_LISTED RECORDS:_
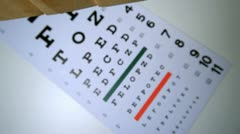 Blocks spelling out sight falling onto eye test Stock Footage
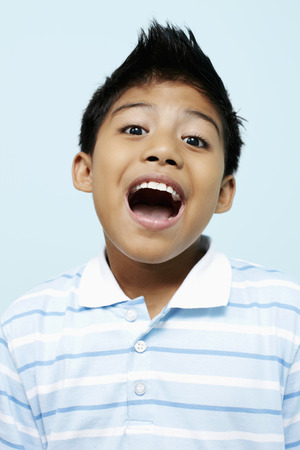 mouth opened: Boy with his mouth opened LANG_EVOIMAGES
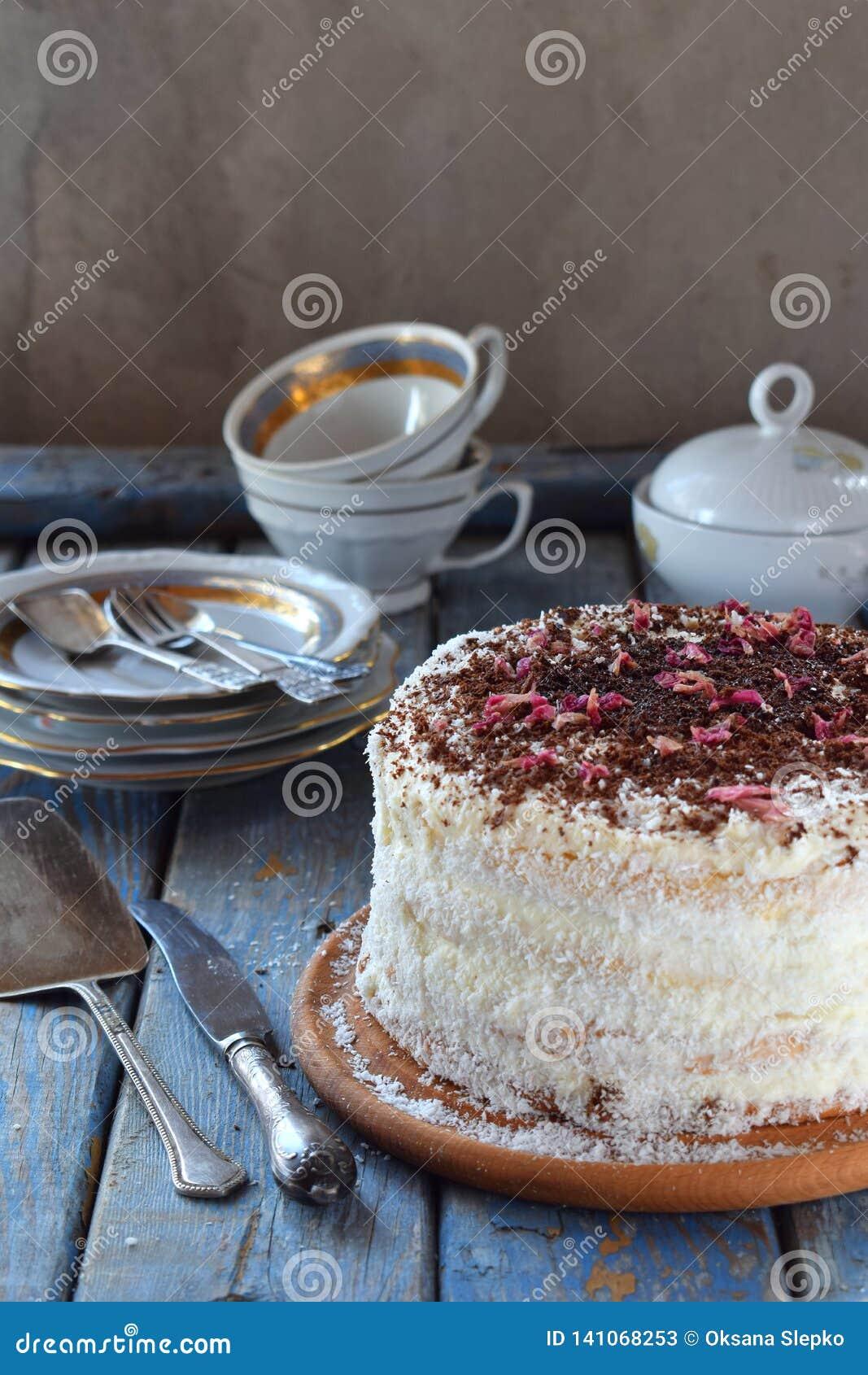 Köstliche Kokosnusstorte - Keks und Creme auf der Kokosnusscreme, verziert mit Schokoladenraspel und den kandierten rosafarbenen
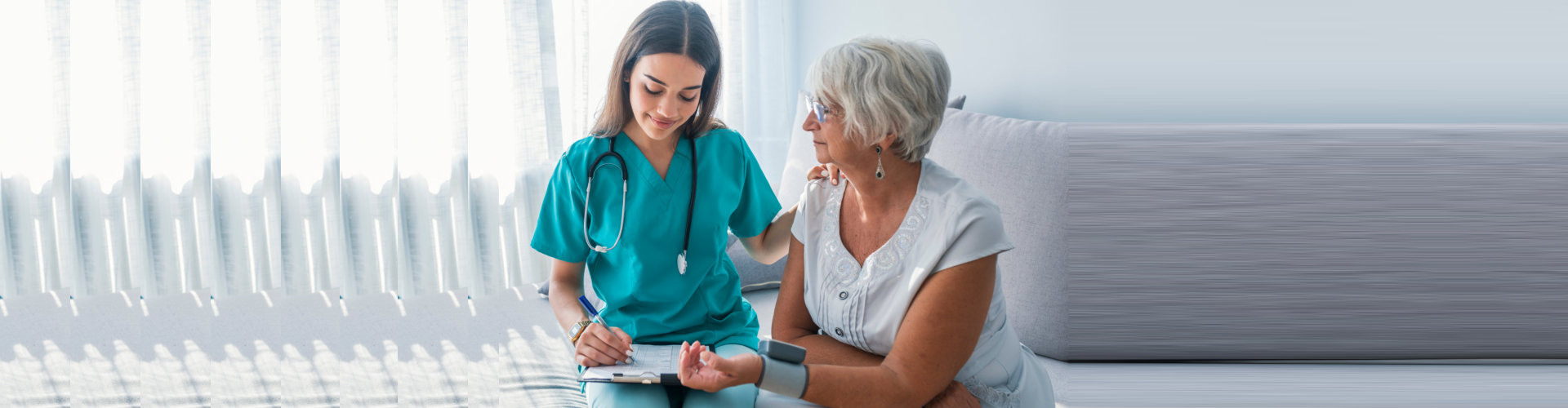 caregiver doing blood pressure monitoring to senior woman
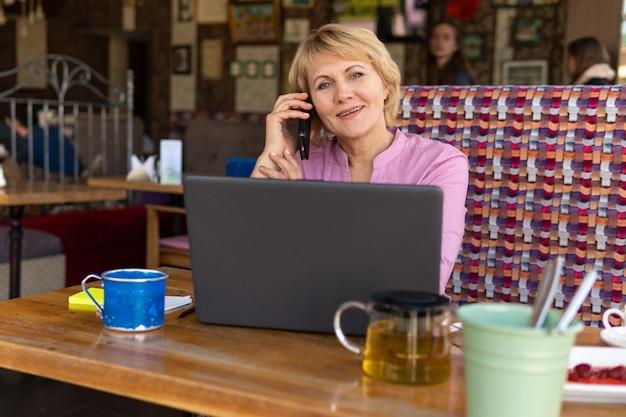 노트북을 가진 여성이 사무실에서 일하고 있습니다. 중년 여성은 카페에서 일하는 사업가입니다. 그녀는 미소를 지었다. 그녀는 전화 중입니다.그녀는 컴퓨터를 봅니다.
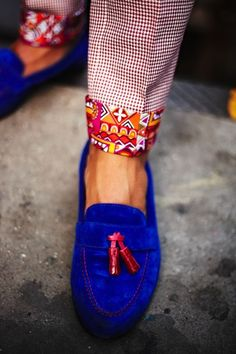 Pants w/colorful print cuffs and royal blue suede shoes w/red tassel.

_TASK DETAILS:_ Pictures do not belong in the copy. Please reproduce the entries above exactly otherwise.

_RESULT:_
 Blocks spelling out sight falling onto eye test Stock Footage
 mouth opened: Boy with his mouth opened LANG_EVOIMAGES
 Köstliche Kokosnusstorte - Keks und Creme auf der Kokosnusscreme, verziert mit Schokoladenraspel und den kandierten rosafarbenen
 caregiver doing blood pressure monitoring to senior woman
 노트북을 가진 여성이 사무실에서 일하고 있습니다. 중년 여성은 카페에서 일하는 사업가입니다. 그녀는 미소를 지었다. 그녀는 전화 중입니다.그녀는 컴퓨터를 봅니다.
 Pants w/colorful print cuffs and royal blue suede shoes w/red tassel.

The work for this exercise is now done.